Today I want to talk again about puzzle games. After all it is the theme for this month. Now puzzles have always been something I have enjoyed ever since I was a kid. I have worked through many different types of puzzles as I grew up and completed many different puzzles while playing games either by myself or with friends. Yet, today I find myself wondering what it means for a game to be a puzzle game. I know that sounds a little weird, but I don’t think anyone would disagree with me that many games that have puzzle sections in them would not be considered puzzle games. Puzzles are meant to just be another challenge and not the main focus of the game. That shouldn’t sound weird to anyone. So as puzzle become a more important feature of the gameplay, that is when we start to see the inclusion of the phrase “puzzle game.” Now you may hear it referred to as a “puzzle platformer” or a “Metroidvania,” but those are just different ways of classifying a game that incorporates a lot of puzzle elements into its core gameplay. The difference in naming sense is just to give a better sense of the main focus of the game itself. Puzzler platformer should be self-explanatory, Metroidvania focuses more on exploration, deception games focus on deduction, and point-and-clicks focus on clicking every last little thing hoping you don’t spend a hour searching for just one piece of the puzzle. What I want to ask though is what makes a game transition from a puzzle game to just a string of puzzles?

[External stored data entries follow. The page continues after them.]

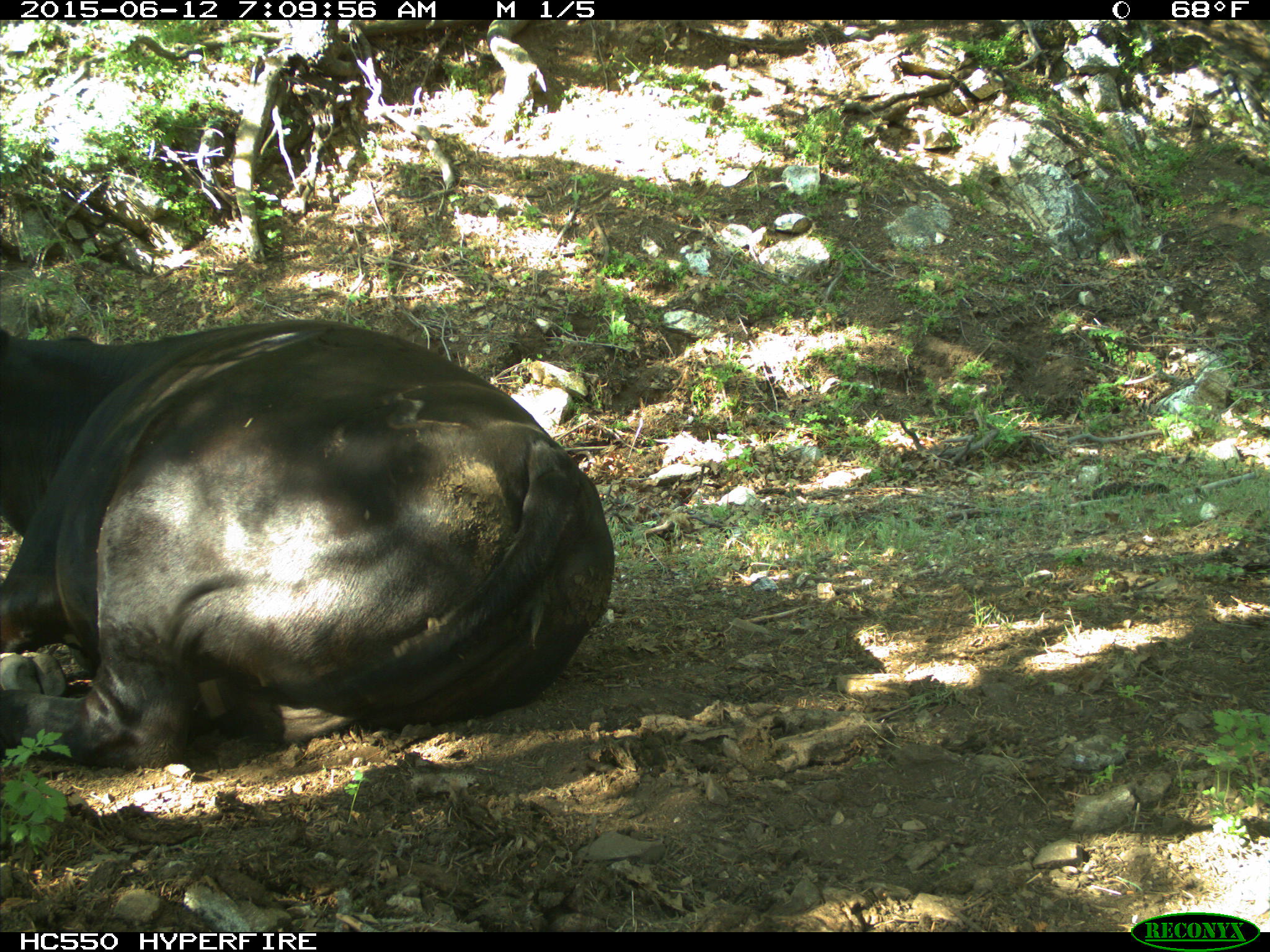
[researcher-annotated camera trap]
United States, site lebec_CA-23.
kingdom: Animalia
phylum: Chordata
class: Mammalia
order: Artiodactyla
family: Bovidae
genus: Bos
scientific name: Bos taurus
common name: domestic cow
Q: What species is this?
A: Bos taurus (domestic cow).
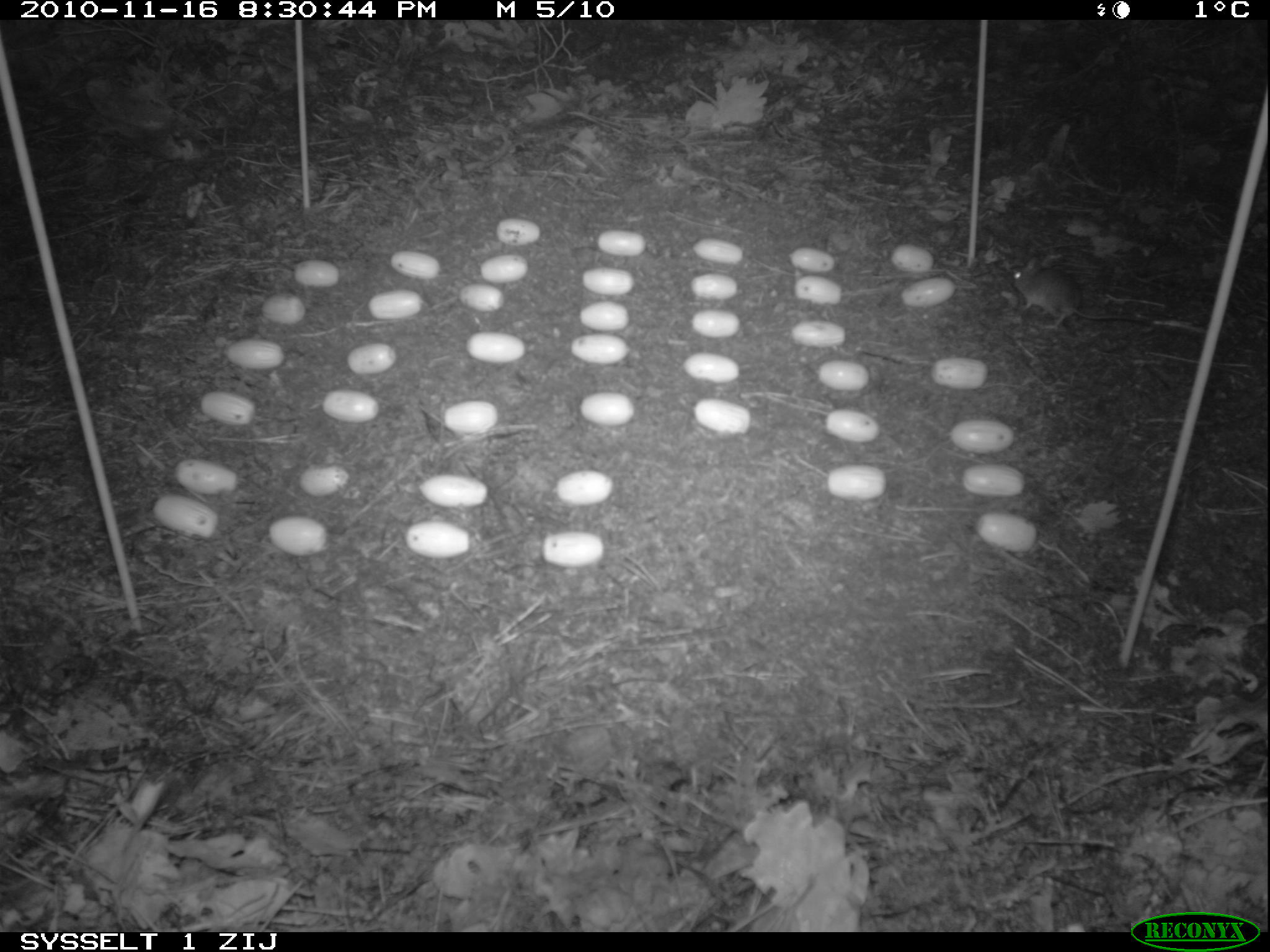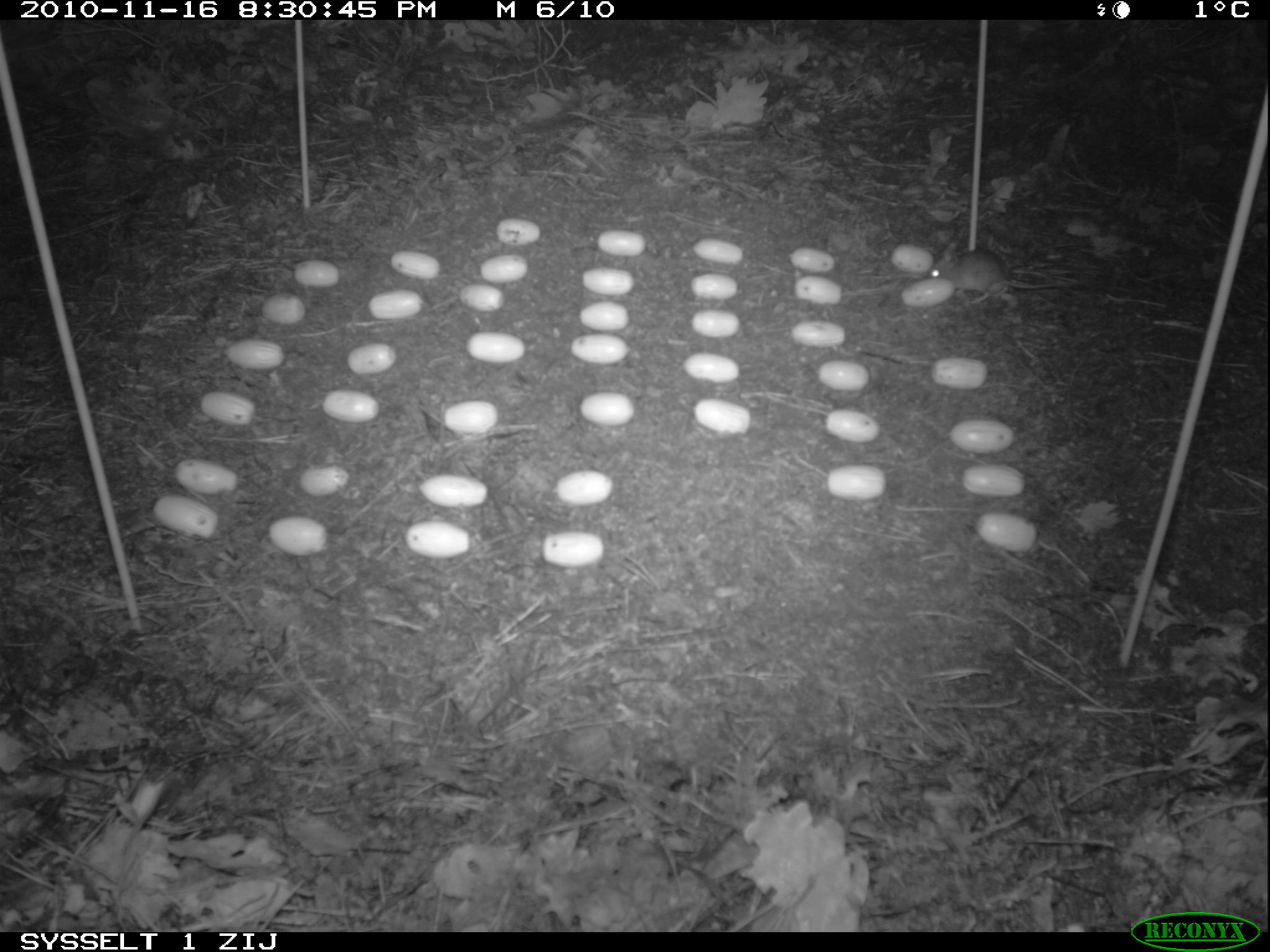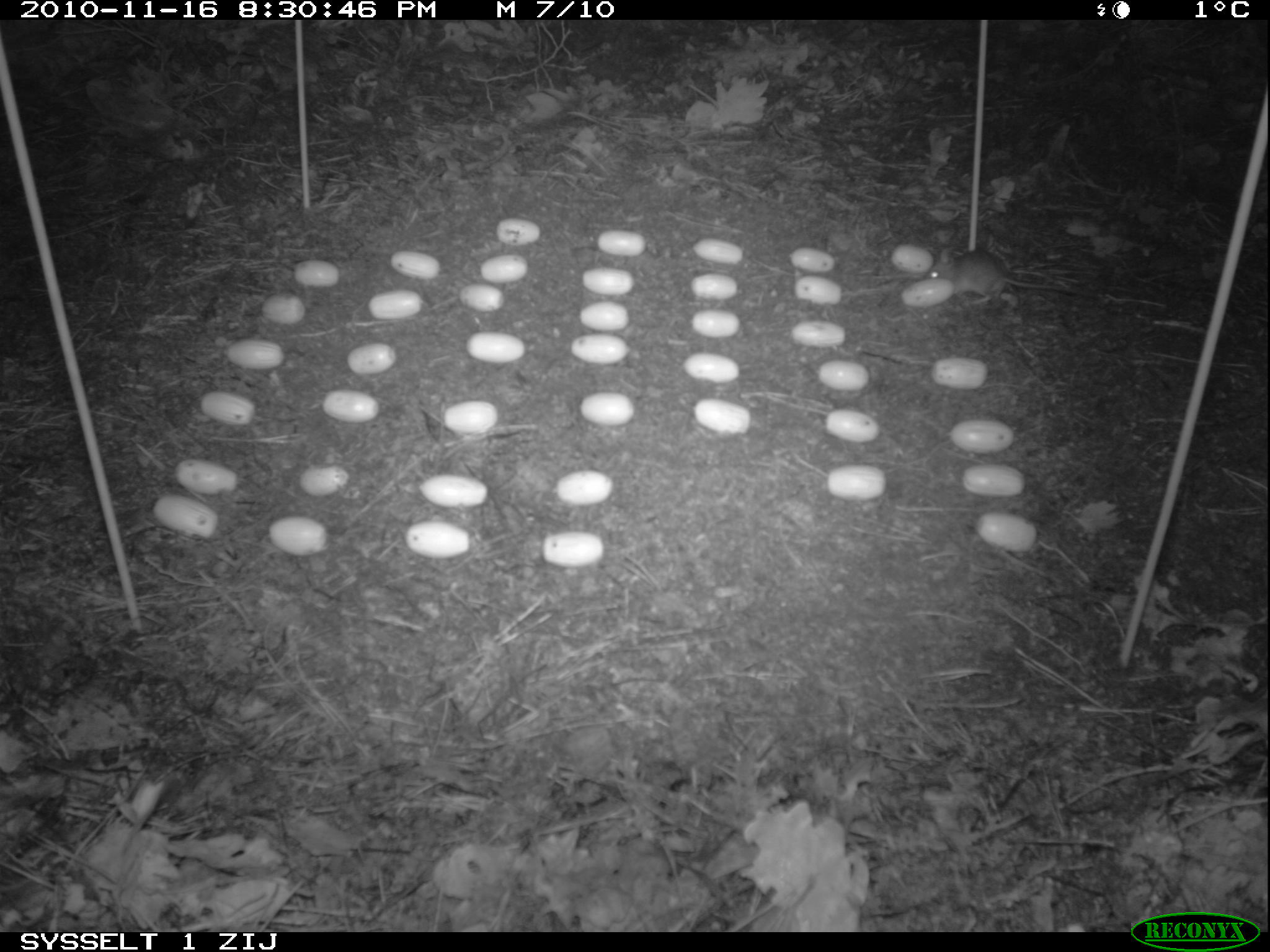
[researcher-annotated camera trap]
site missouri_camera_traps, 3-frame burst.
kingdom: Animalia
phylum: Chordata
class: Mammalia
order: Rodentia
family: Muridae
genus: Apodemus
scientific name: Apodemus sylvaticus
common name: wood mouse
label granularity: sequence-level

Now I established earlier that the games that have certain special names allow for different ways of looking at puzzle games. they each have there own unique way of being considered a game. However, what if the game has nothing but you searching for puzzles. There is this game I play pretty casually every now and then called The Witness and your task is to find puzzles of varying difficulties throughout the island and eventually finish them to beat the game. as of time of writing, I have not beaten this game. I might do it one day though. The thing is that I walk around and find puzzles and don’t do anything else during the game, so does this mean that I am playing a game. In most puzzle games, in order to solve a puzzle you need to use your skill set to interact with the environment as a way to move forward. However, things work a bit differently in this game. You do have to use the environment in order to find the solutions to the puzzles, but you don’t gain anything from doing this except for more puzzles. The only real sense of progression you get is through the beacons you light up at the end of each section. So I am wondering if I am really playing a game or if I am just solving puzzles? It is possible that I am thinking too much as usual, but I feel like there is a distinction between the two. The environments are interesting, the puzzles are challenging, and the game itself is quite clever in its approach to exploration, so why do I feel like something is missing?
Let’s go to another series I have mentioned before to see if we can resolve this issue. The Room series is a point-and-click puzzle game series that I mentioned in the previous post. Each puzzle section is broken up into chapters and you have to use the environment to solve the puzzles at hand. Granted the puzzles are more involved than the ones in The Witness since you are not just trying to draw a path from point A to point B in various different ways each time. What matters though is that you spend time interacting with the environment in a way that makes you feel like you are there. The missing piece of a puzzle should always be you, the player and so naturally when there is progress is the game, you should see it as part of your direct actions. If I am playing a game, I want to feel like I am playing with something. Even if I don’t know the destination or end goal, I want to feel the little victories along the way. I guess if I were to boil down my thoughts on the matter I would put it like this: a game should be something you play rather than experience. I don’t have any problem with good experiences with puzzle or narrative story-telling. I just want to feel like playing a game feels like more than just doing the daily crossword. Well, boing honest I am more of a Sudoku man, but the point still stands. So in the end, I want to be the missing piece to the puzzle, not a guy who wanders around and finds puzzles on the floor.